CALCIUM and Vitamin D

Every pregnant woman needs a minimum of 1000 to 1200 milligrams daily of Calcium, equivalent to about 3 to 4 dairy servings daily. Dairy sources include milk, yogurt, cottage cheese, cheese, tofu, soymilk and ice cream. Supplementation is advised (usually 300 to 600 mg. daily) if this dairy intake is not met.

Many calcium supplements contain calcium carbonate. This is the least expensive form of calcium (Tums, OsCal) but it has low absorption by the body, which can lead to GI side effects such as bloating and gas. We prefer CitraCal and Caltrate calcium.

Most calcium supplements contain Vitamin D, typically 400 to 600 IU (units) per tablet, some contain 1,000 IU. Your PN Vitamin might have some Vitamin D also, maybe 200 to 400 IU. It is okay to take both. A total daily dose of Vitamin D of 1,000 to 2,000 IU is safe and probably not a bad idea!

Milk has Vitamin D, right?

Have you seen the label on a carton of milk that says Vitamin A&D fortified? Don't get me wrong, milk is quite healthy, although organic milk is probably the only version of milk worth drinking. But the amount of Vitamin D is surprisingly low. (Non-fortified milk has close to zero Vitamin D by the way). Most people do not know this, but a single 8 ounce of glass of Vitamin D fortified milk probably has just 80-100 IU of Vitamin D, far lower than the recommended amount. But it sure looks good on the label to say Vitamin D fortified!

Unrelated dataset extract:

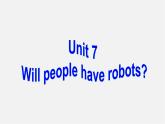 广东省珠海市第九中学八年级英语上册 Unit 7 Will people have robots Section A 1课件
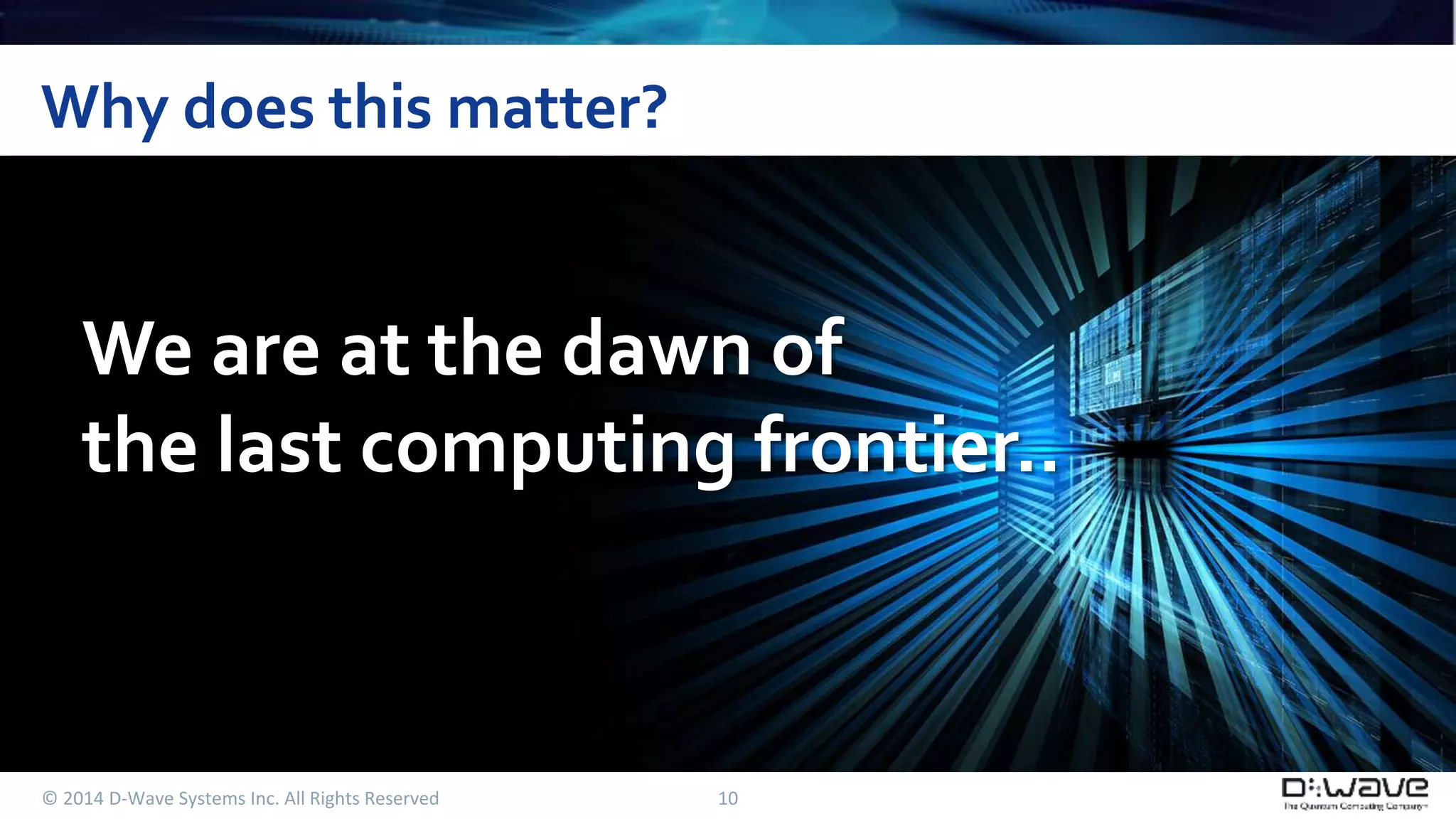 Why does this matter? 
We are at the dawn of 
the last computing frontier.. 
© 2014 D-Wave Systems Inc. All Rights Reserved 10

The daily iron requirement for non-pregnant women is about 18 mg. During pregnancy, it is about 30 mg.

We do not routinely put patients on an iron supplement. There is enough iron in most prenatal vitamins and iron can be constipating. However, if your lab tests show anemia, we may ask you to take extra iron.

The body does not absorb most of the iron you swallow. Excess iron comes out in the stool, causing it to turn dark. Iron can also cause GI side effects such as heartburn, indigestion and constipation. It should be taken with meals, usually dinner. We like Slow-Fe, a slow release form of iron. Feo-Sol, Fergon and Fer-In-Sol are other good brands. These are available in the drug store without a prescription.

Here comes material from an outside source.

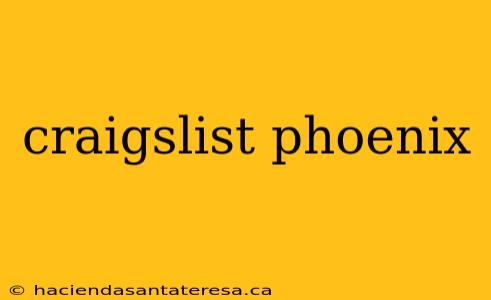 craigslist phoenix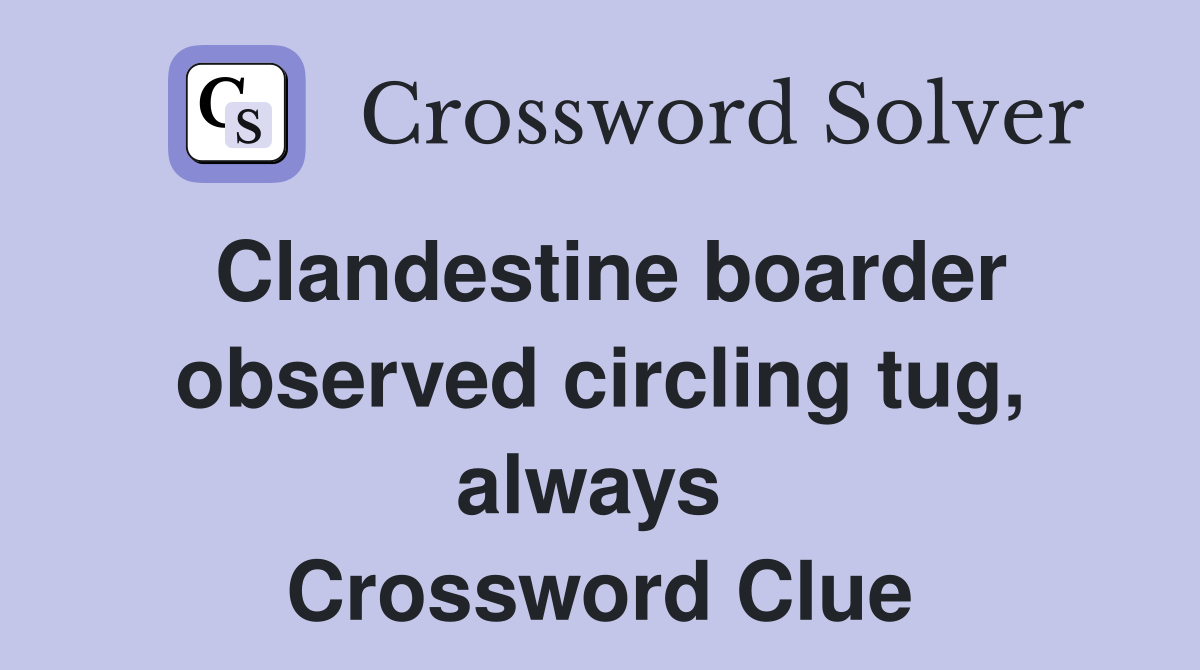 Clandestine boarder observed circling tug, always  Crossword Clue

There are liquid iron preparations that many people prefer to iron pills. One liquid iron we like is called Floravital.  2 teaspoons contains 10 milligrams of iron, so you should take 1 tablespoon (3 teaspoons) a day.

How much iron is in food by the way? A good rule of thumb is that there is about 5 mg of iron in 1/2 cup of green leafy veggies (spinach) or one burger patty or equivalent sized piece of red meat.

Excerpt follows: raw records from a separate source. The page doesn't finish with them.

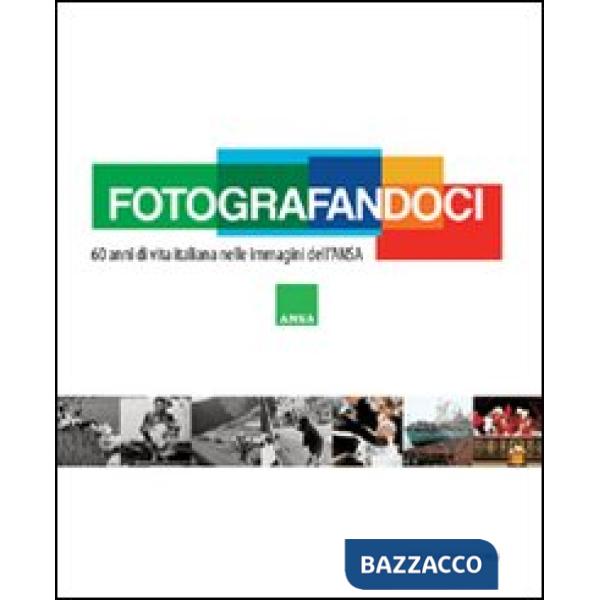Fotografandoci. 60 anni di vita italiana nelle immagini dell'ANSA. Ediz. illustr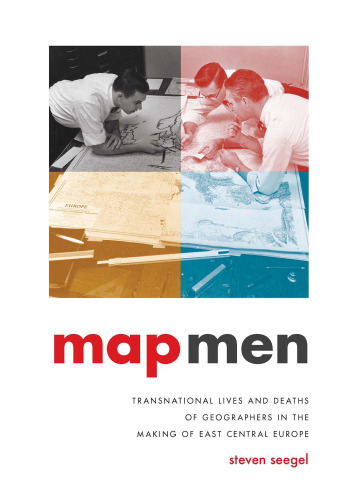 Map Men: Transnational Lives and Deaths of Geographers in the Making of East Central Europe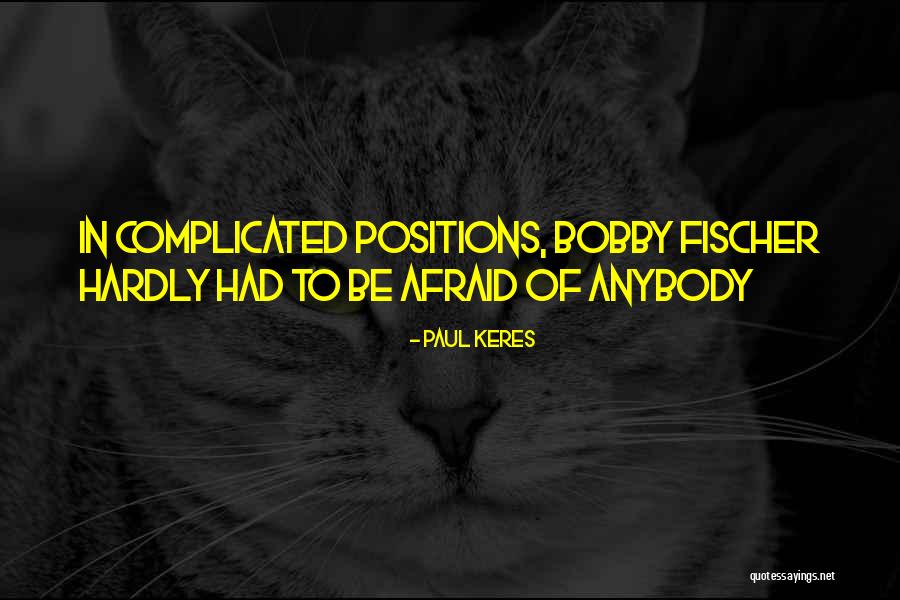 Paul Keres Quotes 1389932 Paul Keres Quotes 1389932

Some evidence suggests a benefit from omega-3 and omega-6 vitamins, found in fish oil or flaxseed oil. The fish oil does not have the mercury risk as does certain fish (read the labels). Nearly all prenatal vitamins are now incorporating DHA (one of the omega-3 fatty acids). Sometimes it is combined into one pill, sometimes it is separate. A typical dose is 250 to 300 mg. of DHA. Some experts are now advising as much as 1,000 mg a day of DHA but this is not widely agreed on.